Merkez Antakya ilçesi Odabaşı Kavaslı Mahallesi’ndeki 9 katlı apartmanın 6 Şubat saat 04.17’deki ilk depremde yıkılması ve 9 kişinin yaşamını yitirmesiyle ilgili Hatay Cumhuriyet Başsavcılığı Deprem Soruşturma Bürosunca yürütülen soruşturma tamamlandı.
Tutuksuz sanıklar 85 yaşındaki binanın yapım sorumlusu müteahhidi A.S.R, proje ve uygulama denetçisi İ.S, kontrol elemanı H.A. ile tutuklu sanıklar statik proje müellifi C.T, yapı denetim sorumlusu G.T, proje ve uygulama denetçisi M.K. hakkında “bilinçli taksirle birden fazla kişinin ölümüne neden olma” suçundan 22 yıl 6’şar aya kadar hapis talebiyle hazırlanan iddianame, Hatay 3. Ağır Ceza Mahkemesince kabul edildi.
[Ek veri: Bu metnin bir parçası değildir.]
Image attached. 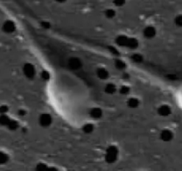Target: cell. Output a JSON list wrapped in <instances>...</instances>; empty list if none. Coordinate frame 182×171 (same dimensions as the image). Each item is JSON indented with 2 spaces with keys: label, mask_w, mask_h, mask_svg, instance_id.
<instances>
[{
  "label": "cell",
  "mask_w": 182,
  "mask_h": 171,
  "mask_svg": "<svg viewBox=\"0 0 182 171\" xmlns=\"http://www.w3.org/2000/svg\"><path fill=\"white\" fill-rule=\"evenodd\" d=\"M175 23L178 27H182V14L178 15L175 18Z\"/></svg>",
  "instance_id": "6da1fadb"
}]
</instances>
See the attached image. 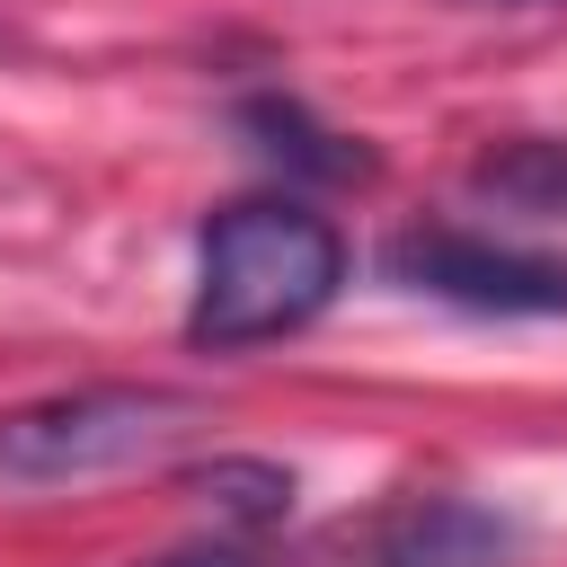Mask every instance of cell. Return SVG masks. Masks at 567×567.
I'll return each mask as SVG.
<instances>
[{
  "label": "cell",
  "instance_id": "obj_1",
  "mask_svg": "<svg viewBox=\"0 0 567 567\" xmlns=\"http://www.w3.org/2000/svg\"><path fill=\"white\" fill-rule=\"evenodd\" d=\"M346 284V230L292 195H239L204 221L195 239V301H186V337L204 354H239V346H275L292 328H310Z\"/></svg>",
  "mask_w": 567,
  "mask_h": 567
},
{
  "label": "cell",
  "instance_id": "obj_2",
  "mask_svg": "<svg viewBox=\"0 0 567 567\" xmlns=\"http://www.w3.org/2000/svg\"><path fill=\"white\" fill-rule=\"evenodd\" d=\"M195 425H204V399H186L168 381L53 390V399H27V408L0 416V478H18V487H80V478L159 461Z\"/></svg>",
  "mask_w": 567,
  "mask_h": 567
},
{
  "label": "cell",
  "instance_id": "obj_3",
  "mask_svg": "<svg viewBox=\"0 0 567 567\" xmlns=\"http://www.w3.org/2000/svg\"><path fill=\"white\" fill-rule=\"evenodd\" d=\"M381 266H390V284L452 301V310H478V319H567V266L558 257L505 248V239L461 230V221H408L381 248Z\"/></svg>",
  "mask_w": 567,
  "mask_h": 567
},
{
  "label": "cell",
  "instance_id": "obj_4",
  "mask_svg": "<svg viewBox=\"0 0 567 567\" xmlns=\"http://www.w3.org/2000/svg\"><path fill=\"white\" fill-rule=\"evenodd\" d=\"M363 567H523V523L487 496H399L363 532Z\"/></svg>",
  "mask_w": 567,
  "mask_h": 567
},
{
  "label": "cell",
  "instance_id": "obj_5",
  "mask_svg": "<svg viewBox=\"0 0 567 567\" xmlns=\"http://www.w3.org/2000/svg\"><path fill=\"white\" fill-rule=\"evenodd\" d=\"M177 496H186L195 514H213V532H275V523L292 514L301 478H292L284 461H266V452H213V461H195V470L177 478Z\"/></svg>",
  "mask_w": 567,
  "mask_h": 567
},
{
  "label": "cell",
  "instance_id": "obj_6",
  "mask_svg": "<svg viewBox=\"0 0 567 567\" xmlns=\"http://www.w3.org/2000/svg\"><path fill=\"white\" fill-rule=\"evenodd\" d=\"M239 133L266 151V159H284V168H301V177H372L381 159L363 151V142H346V133H328L301 97H275V89H257V97H239Z\"/></svg>",
  "mask_w": 567,
  "mask_h": 567
},
{
  "label": "cell",
  "instance_id": "obj_7",
  "mask_svg": "<svg viewBox=\"0 0 567 567\" xmlns=\"http://www.w3.org/2000/svg\"><path fill=\"white\" fill-rule=\"evenodd\" d=\"M142 567H292V558H275L266 532H204V540L159 549V558H142Z\"/></svg>",
  "mask_w": 567,
  "mask_h": 567
}]
</instances>
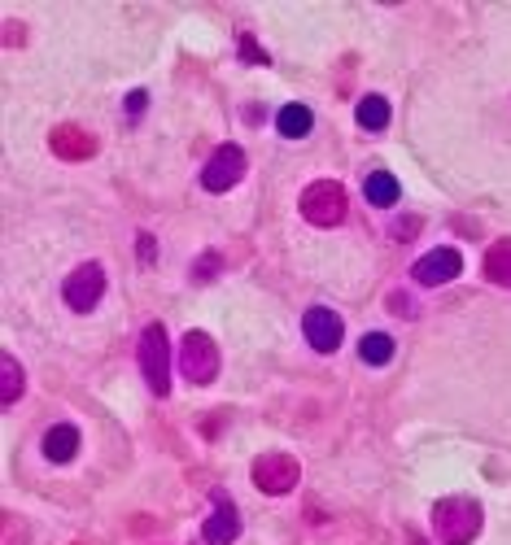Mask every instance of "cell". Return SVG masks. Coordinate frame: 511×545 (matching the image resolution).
I'll list each match as a JSON object with an SVG mask.
<instances>
[{
	"label": "cell",
	"instance_id": "1",
	"mask_svg": "<svg viewBox=\"0 0 511 545\" xmlns=\"http://www.w3.org/2000/svg\"><path fill=\"white\" fill-rule=\"evenodd\" d=\"M485 524L481 502L472 498H442L433 506V532L442 545H472Z\"/></svg>",
	"mask_w": 511,
	"mask_h": 545
},
{
	"label": "cell",
	"instance_id": "2",
	"mask_svg": "<svg viewBox=\"0 0 511 545\" xmlns=\"http://www.w3.org/2000/svg\"><path fill=\"white\" fill-rule=\"evenodd\" d=\"M297 210L315 227H337V223H346V214H350V197L337 179H315V184L297 197Z\"/></svg>",
	"mask_w": 511,
	"mask_h": 545
},
{
	"label": "cell",
	"instance_id": "3",
	"mask_svg": "<svg viewBox=\"0 0 511 545\" xmlns=\"http://www.w3.org/2000/svg\"><path fill=\"white\" fill-rule=\"evenodd\" d=\"M140 371H145V384L153 397L171 393V341H166L162 323H149L145 336H140Z\"/></svg>",
	"mask_w": 511,
	"mask_h": 545
},
{
	"label": "cell",
	"instance_id": "4",
	"mask_svg": "<svg viewBox=\"0 0 511 545\" xmlns=\"http://www.w3.org/2000/svg\"><path fill=\"white\" fill-rule=\"evenodd\" d=\"M180 371L188 384H210L219 375V345L206 332H188L180 341Z\"/></svg>",
	"mask_w": 511,
	"mask_h": 545
},
{
	"label": "cell",
	"instance_id": "5",
	"mask_svg": "<svg viewBox=\"0 0 511 545\" xmlns=\"http://www.w3.org/2000/svg\"><path fill=\"white\" fill-rule=\"evenodd\" d=\"M62 297H66V306L75 310V314L97 310L101 297H105V271H101V262H83V266H75V271L66 275Z\"/></svg>",
	"mask_w": 511,
	"mask_h": 545
},
{
	"label": "cell",
	"instance_id": "6",
	"mask_svg": "<svg viewBox=\"0 0 511 545\" xmlns=\"http://www.w3.org/2000/svg\"><path fill=\"white\" fill-rule=\"evenodd\" d=\"M245 175V149L241 144H219L215 157L206 162V171H201V188L206 192H228L241 184Z\"/></svg>",
	"mask_w": 511,
	"mask_h": 545
},
{
	"label": "cell",
	"instance_id": "7",
	"mask_svg": "<svg viewBox=\"0 0 511 545\" xmlns=\"http://www.w3.org/2000/svg\"><path fill=\"white\" fill-rule=\"evenodd\" d=\"M297 476H302V467H297L293 454H263L254 463V484L271 498H280V493H293L297 489Z\"/></svg>",
	"mask_w": 511,
	"mask_h": 545
},
{
	"label": "cell",
	"instance_id": "8",
	"mask_svg": "<svg viewBox=\"0 0 511 545\" xmlns=\"http://www.w3.org/2000/svg\"><path fill=\"white\" fill-rule=\"evenodd\" d=\"M302 332L306 341H311V349H319V354H332V349L341 345V336H346V323H341L337 310L328 306H311L302 319Z\"/></svg>",
	"mask_w": 511,
	"mask_h": 545
},
{
	"label": "cell",
	"instance_id": "9",
	"mask_svg": "<svg viewBox=\"0 0 511 545\" xmlns=\"http://www.w3.org/2000/svg\"><path fill=\"white\" fill-rule=\"evenodd\" d=\"M463 271V253L459 249H450V245H442V249H429L420 262H415V284H424V288H437V284H450L455 275Z\"/></svg>",
	"mask_w": 511,
	"mask_h": 545
},
{
	"label": "cell",
	"instance_id": "10",
	"mask_svg": "<svg viewBox=\"0 0 511 545\" xmlns=\"http://www.w3.org/2000/svg\"><path fill=\"white\" fill-rule=\"evenodd\" d=\"M241 532V511L232 506L228 493H215V515L206 519V541L210 545H232Z\"/></svg>",
	"mask_w": 511,
	"mask_h": 545
},
{
	"label": "cell",
	"instance_id": "11",
	"mask_svg": "<svg viewBox=\"0 0 511 545\" xmlns=\"http://www.w3.org/2000/svg\"><path fill=\"white\" fill-rule=\"evenodd\" d=\"M75 454H79V428L75 423H53L44 432V458L49 463H70Z\"/></svg>",
	"mask_w": 511,
	"mask_h": 545
},
{
	"label": "cell",
	"instance_id": "12",
	"mask_svg": "<svg viewBox=\"0 0 511 545\" xmlns=\"http://www.w3.org/2000/svg\"><path fill=\"white\" fill-rule=\"evenodd\" d=\"M53 153L70 157V162H83V157L97 153V140H92L83 127H57L53 131Z\"/></svg>",
	"mask_w": 511,
	"mask_h": 545
},
{
	"label": "cell",
	"instance_id": "13",
	"mask_svg": "<svg viewBox=\"0 0 511 545\" xmlns=\"http://www.w3.org/2000/svg\"><path fill=\"white\" fill-rule=\"evenodd\" d=\"M311 105H302V101H293V105H284L276 109V131L284 140H302V136H311Z\"/></svg>",
	"mask_w": 511,
	"mask_h": 545
},
{
	"label": "cell",
	"instance_id": "14",
	"mask_svg": "<svg viewBox=\"0 0 511 545\" xmlns=\"http://www.w3.org/2000/svg\"><path fill=\"white\" fill-rule=\"evenodd\" d=\"M485 280L498 284V288H511V240H494L485 249V262H481Z\"/></svg>",
	"mask_w": 511,
	"mask_h": 545
},
{
	"label": "cell",
	"instance_id": "15",
	"mask_svg": "<svg viewBox=\"0 0 511 545\" xmlns=\"http://www.w3.org/2000/svg\"><path fill=\"white\" fill-rule=\"evenodd\" d=\"M363 197L372 201L376 210H389V205H398L402 184L389 171H372V175H367V184H363Z\"/></svg>",
	"mask_w": 511,
	"mask_h": 545
},
{
	"label": "cell",
	"instance_id": "16",
	"mask_svg": "<svg viewBox=\"0 0 511 545\" xmlns=\"http://www.w3.org/2000/svg\"><path fill=\"white\" fill-rule=\"evenodd\" d=\"M354 118H359L363 131H385L389 127V101L385 96H363L359 109H354Z\"/></svg>",
	"mask_w": 511,
	"mask_h": 545
},
{
	"label": "cell",
	"instance_id": "17",
	"mask_svg": "<svg viewBox=\"0 0 511 545\" xmlns=\"http://www.w3.org/2000/svg\"><path fill=\"white\" fill-rule=\"evenodd\" d=\"M359 358L367 362V367H385L389 358H394V336L385 332H367L359 341Z\"/></svg>",
	"mask_w": 511,
	"mask_h": 545
},
{
	"label": "cell",
	"instance_id": "18",
	"mask_svg": "<svg viewBox=\"0 0 511 545\" xmlns=\"http://www.w3.org/2000/svg\"><path fill=\"white\" fill-rule=\"evenodd\" d=\"M22 397V367L14 354H0V402L14 406Z\"/></svg>",
	"mask_w": 511,
	"mask_h": 545
},
{
	"label": "cell",
	"instance_id": "19",
	"mask_svg": "<svg viewBox=\"0 0 511 545\" xmlns=\"http://www.w3.org/2000/svg\"><path fill=\"white\" fill-rule=\"evenodd\" d=\"M236 48H241V57H245V62H258V66H267V62H271V57L263 53V48H258V40H254V35H249V31L236 35Z\"/></svg>",
	"mask_w": 511,
	"mask_h": 545
},
{
	"label": "cell",
	"instance_id": "20",
	"mask_svg": "<svg viewBox=\"0 0 511 545\" xmlns=\"http://www.w3.org/2000/svg\"><path fill=\"white\" fill-rule=\"evenodd\" d=\"M210 275H219V253H206L193 262V280H210Z\"/></svg>",
	"mask_w": 511,
	"mask_h": 545
},
{
	"label": "cell",
	"instance_id": "21",
	"mask_svg": "<svg viewBox=\"0 0 511 545\" xmlns=\"http://www.w3.org/2000/svg\"><path fill=\"white\" fill-rule=\"evenodd\" d=\"M145 105H149V92H132V96H127V118L136 123V118L145 114Z\"/></svg>",
	"mask_w": 511,
	"mask_h": 545
},
{
	"label": "cell",
	"instance_id": "22",
	"mask_svg": "<svg viewBox=\"0 0 511 545\" xmlns=\"http://www.w3.org/2000/svg\"><path fill=\"white\" fill-rule=\"evenodd\" d=\"M140 253H145V262H153V240L149 236H140Z\"/></svg>",
	"mask_w": 511,
	"mask_h": 545
},
{
	"label": "cell",
	"instance_id": "23",
	"mask_svg": "<svg viewBox=\"0 0 511 545\" xmlns=\"http://www.w3.org/2000/svg\"><path fill=\"white\" fill-rule=\"evenodd\" d=\"M411 545H429V541H424V537H420V532H411Z\"/></svg>",
	"mask_w": 511,
	"mask_h": 545
}]
</instances>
İddianamede, cumhuriyet savcısı nezaretinde bilirkişilerle olay yerinde incelemelerde bulunulduğu ancak binanın enkaz halinde olması nedeniyle gözlem çukuru açılarak zemin incelemesi yapılamadığı belirtildi.
Bilirkişideki zemin etüt raporunda, birinci sondaj kuyusunda yeraltı suyuna rastlanılmadığı, ikinci ve üçüncü sondaj kuyularında ise 6. metrede yeraltı suyuna rastlandığı kaydedilen iddianamede, temel donatı alanları, temel zemin emniyet gerilmesi ve perde donatı alanının yetersiz bulunduğu ayrıca malzeme kalitesinin de yetersiz olduğu bildirildi.
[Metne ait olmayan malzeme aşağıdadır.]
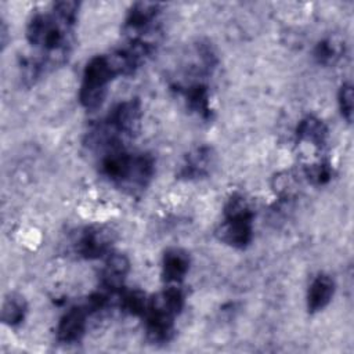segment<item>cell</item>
<instances>
[{"mask_svg":"<svg viewBox=\"0 0 354 354\" xmlns=\"http://www.w3.org/2000/svg\"><path fill=\"white\" fill-rule=\"evenodd\" d=\"M100 173L115 187L134 195L144 191L155 173V160L147 152H130L126 147L109 149L100 156Z\"/></svg>","mask_w":354,"mask_h":354,"instance_id":"cell-1","label":"cell"},{"mask_svg":"<svg viewBox=\"0 0 354 354\" xmlns=\"http://www.w3.org/2000/svg\"><path fill=\"white\" fill-rule=\"evenodd\" d=\"M142 111L138 100H126L116 104L108 115L87 134V145L91 149L104 151L122 148L126 141L137 136L141 127Z\"/></svg>","mask_w":354,"mask_h":354,"instance_id":"cell-2","label":"cell"},{"mask_svg":"<svg viewBox=\"0 0 354 354\" xmlns=\"http://www.w3.org/2000/svg\"><path fill=\"white\" fill-rule=\"evenodd\" d=\"M184 307V293L177 286H169L148 299L145 318L147 337L153 344L167 343L174 336V321Z\"/></svg>","mask_w":354,"mask_h":354,"instance_id":"cell-3","label":"cell"},{"mask_svg":"<svg viewBox=\"0 0 354 354\" xmlns=\"http://www.w3.org/2000/svg\"><path fill=\"white\" fill-rule=\"evenodd\" d=\"M120 72L111 54L93 57L83 72V79L79 90V101L87 111L97 109L104 102L111 82Z\"/></svg>","mask_w":354,"mask_h":354,"instance_id":"cell-4","label":"cell"},{"mask_svg":"<svg viewBox=\"0 0 354 354\" xmlns=\"http://www.w3.org/2000/svg\"><path fill=\"white\" fill-rule=\"evenodd\" d=\"M254 212L249 201L239 194H234L224 206V221L217 230V236L224 243L245 249L253 239Z\"/></svg>","mask_w":354,"mask_h":354,"instance_id":"cell-5","label":"cell"},{"mask_svg":"<svg viewBox=\"0 0 354 354\" xmlns=\"http://www.w3.org/2000/svg\"><path fill=\"white\" fill-rule=\"evenodd\" d=\"M159 3L140 1L134 3L127 11L123 32L127 40H140L158 44L159 41V15L162 12Z\"/></svg>","mask_w":354,"mask_h":354,"instance_id":"cell-6","label":"cell"},{"mask_svg":"<svg viewBox=\"0 0 354 354\" xmlns=\"http://www.w3.org/2000/svg\"><path fill=\"white\" fill-rule=\"evenodd\" d=\"M113 232L104 225H90L83 228L75 241V252L86 260L102 259L112 253Z\"/></svg>","mask_w":354,"mask_h":354,"instance_id":"cell-7","label":"cell"},{"mask_svg":"<svg viewBox=\"0 0 354 354\" xmlns=\"http://www.w3.org/2000/svg\"><path fill=\"white\" fill-rule=\"evenodd\" d=\"M90 311L83 304L71 307L59 319L57 326V339L61 343L72 344L82 340L87 329V319Z\"/></svg>","mask_w":354,"mask_h":354,"instance_id":"cell-8","label":"cell"},{"mask_svg":"<svg viewBox=\"0 0 354 354\" xmlns=\"http://www.w3.org/2000/svg\"><path fill=\"white\" fill-rule=\"evenodd\" d=\"M130 271V261L124 254L109 253L100 272V286L102 290L116 296L123 288Z\"/></svg>","mask_w":354,"mask_h":354,"instance_id":"cell-9","label":"cell"},{"mask_svg":"<svg viewBox=\"0 0 354 354\" xmlns=\"http://www.w3.org/2000/svg\"><path fill=\"white\" fill-rule=\"evenodd\" d=\"M213 165L214 152L212 147H198L185 155L184 163L178 171V177L185 180H198L206 177L210 173Z\"/></svg>","mask_w":354,"mask_h":354,"instance_id":"cell-10","label":"cell"},{"mask_svg":"<svg viewBox=\"0 0 354 354\" xmlns=\"http://www.w3.org/2000/svg\"><path fill=\"white\" fill-rule=\"evenodd\" d=\"M189 254L180 248H170L162 257V278L169 283L181 282L189 270Z\"/></svg>","mask_w":354,"mask_h":354,"instance_id":"cell-11","label":"cell"},{"mask_svg":"<svg viewBox=\"0 0 354 354\" xmlns=\"http://www.w3.org/2000/svg\"><path fill=\"white\" fill-rule=\"evenodd\" d=\"M176 88L178 93L184 95V100L189 111L195 112L205 120L212 118L213 111L210 106V94L205 83L194 82L188 86H176Z\"/></svg>","mask_w":354,"mask_h":354,"instance_id":"cell-12","label":"cell"},{"mask_svg":"<svg viewBox=\"0 0 354 354\" xmlns=\"http://www.w3.org/2000/svg\"><path fill=\"white\" fill-rule=\"evenodd\" d=\"M335 293V282L326 274H318L310 283L307 290V308L310 313L324 310L332 300Z\"/></svg>","mask_w":354,"mask_h":354,"instance_id":"cell-13","label":"cell"},{"mask_svg":"<svg viewBox=\"0 0 354 354\" xmlns=\"http://www.w3.org/2000/svg\"><path fill=\"white\" fill-rule=\"evenodd\" d=\"M326 138H328V127L317 116L308 115L303 118L296 127L297 142H307L321 149L326 144Z\"/></svg>","mask_w":354,"mask_h":354,"instance_id":"cell-14","label":"cell"},{"mask_svg":"<svg viewBox=\"0 0 354 354\" xmlns=\"http://www.w3.org/2000/svg\"><path fill=\"white\" fill-rule=\"evenodd\" d=\"M28 313L26 300L17 293L8 295L1 307V321L8 326H17L24 322Z\"/></svg>","mask_w":354,"mask_h":354,"instance_id":"cell-15","label":"cell"},{"mask_svg":"<svg viewBox=\"0 0 354 354\" xmlns=\"http://www.w3.org/2000/svg\"><path fill=\"white\" fill-rule=\"evenodd\" d=\"M116 300L122 311L130 314V315H137V317H144L148 299L145 297V293L138 290V289H131L126 290L122 289L116 295Z\"/></svg>","mask_w":354,"mask_h":354,"instance_id":"cell-16","label":"cell"},{"mask_svg":"<svg viewBox=\"0 0 354 354\" xmlns=\"http://www.w3.org/2000/svg\"><path fill=\"white\" fill-rule=\"evenodd\" d=\"M344 53L342 41L335 39H324L314 48V58L321 65H333Z\"/></svg>","mask_w":354,"mask_h":354,"instance_id":"cell-17","label":"cell"},{"mask_svg":"<svg viewBox=\"0 0 354 354\" xmlns=\"http://www.w3.org/2000/svg\"><path fill=\"white\" fill-rule=\"evenodd\" d=\"M332 166L326 160H318L317 163H311L304 167V174L308 181L315 185H324L332 178Z\"/></svg>","mask_w":354,"mask_h":354,"instance_id":"cell-18","label":"cell"},{"mask_svg":"<svg viewBox=\"0 0 354 354\" xmlns=\"http://www.w3.org/2000/svg\"><path fill=\"white\" fill-rule=\"evenodd\" d=\"M339 101V109L342 116L347 123H351L353 120V86L350 83H343L339 88L337 94Z\"/></svg>","mask_w":354,"mask_h":354,"instance_id":"cell-19","label":"cell"}]
</instances>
İddianamede ifadesine yer verilen binanın yapım sorumlusu müteahhidi A.S.R, hakkındaki suçlamaları kabul etmedi.
Yaptığı binayı hatırlamadığını öne süren A.S.R, “Bu apartmanı hatırlayamadım. Söz konusu apartmanı yapıp yapmadığıma dair şu an herhangi bir bilgim yok. Bu apartmanın yapı denetimcisi G.T’yi de hatırlamıyorum, söyleyeceklerim bundan ibarettir.” ifadelerini kullandı.
SUÇU YANINDAKİ ELEMANLARA ATTI
Binanın yapı denetim sorumlusu tutuklu sanık G.T. ise binanın 2017’de yapımına başlandığını belirtti.
Binanın yapı ruhsatı ve kullanım izninde imza yetkisini kullandığını ifade eden G.T, “Biz projelere uygun olarak yapı denetimi gerçekleştirdik. Ben şirkette imza yetkilisi olarak bulunuyorum. Yapı denetim kuruluşunun sahibiyim. Binaları yanımda çalışan yapı denetçisi mühendisler denetler. Bu binada proje ve uygulama denetçisi olarak mimar İ.S. ve inşaat mühendisi M.K. yapı denetimini gerçekleştirdi.” beyanında bulundu.
BİNAYA HİÇ GİTMEMİŞ
Proje ve uygulama denetçisi İ.S. ise binanın yapıldığı dönemde hasta olduğu için Bodrum’da kızının yanında kaldığını anlattı.
Yapı denetim şirketinin zaman zaman kendisini aradığını kaydeden İ.S, “Bana her zaman ‘Her şey yolunda, gelmene gerek yok.’ dediler. Ben o tarihte hiç Hatay’a gitmedim, şirketin denetlediği hiçbir binaya imzamı atmadım. Sadece şirkette isim olarak yer aldım, saha görevine katılmadım. Eğer ki yapı denetim evraklarında benim imzam varsa bu imzaları benim yerime başkasının attığını düşünüyorum. Binanın yıkıldığından da haberim yok.” ifadelerine yer verdi.
Tutuklu sanık statik proje müellifi C.T. de suçsuz olduğunu ileri sürerek, “Malzemelerin alımı konusunda sorumluluğum olmamakla beraber yanlış yöntemlerle alındığına şahit oldum.” şeklinde kendisini savundu.
Tutuklu proje ve uygulama denetçisi M.K. ve tutuksuz kontrol elemanı H.A. da yıkılan binanın evraklarına hiçbir şekilde imza atmadıklarını ve suçsuz olduklarını iddia etti.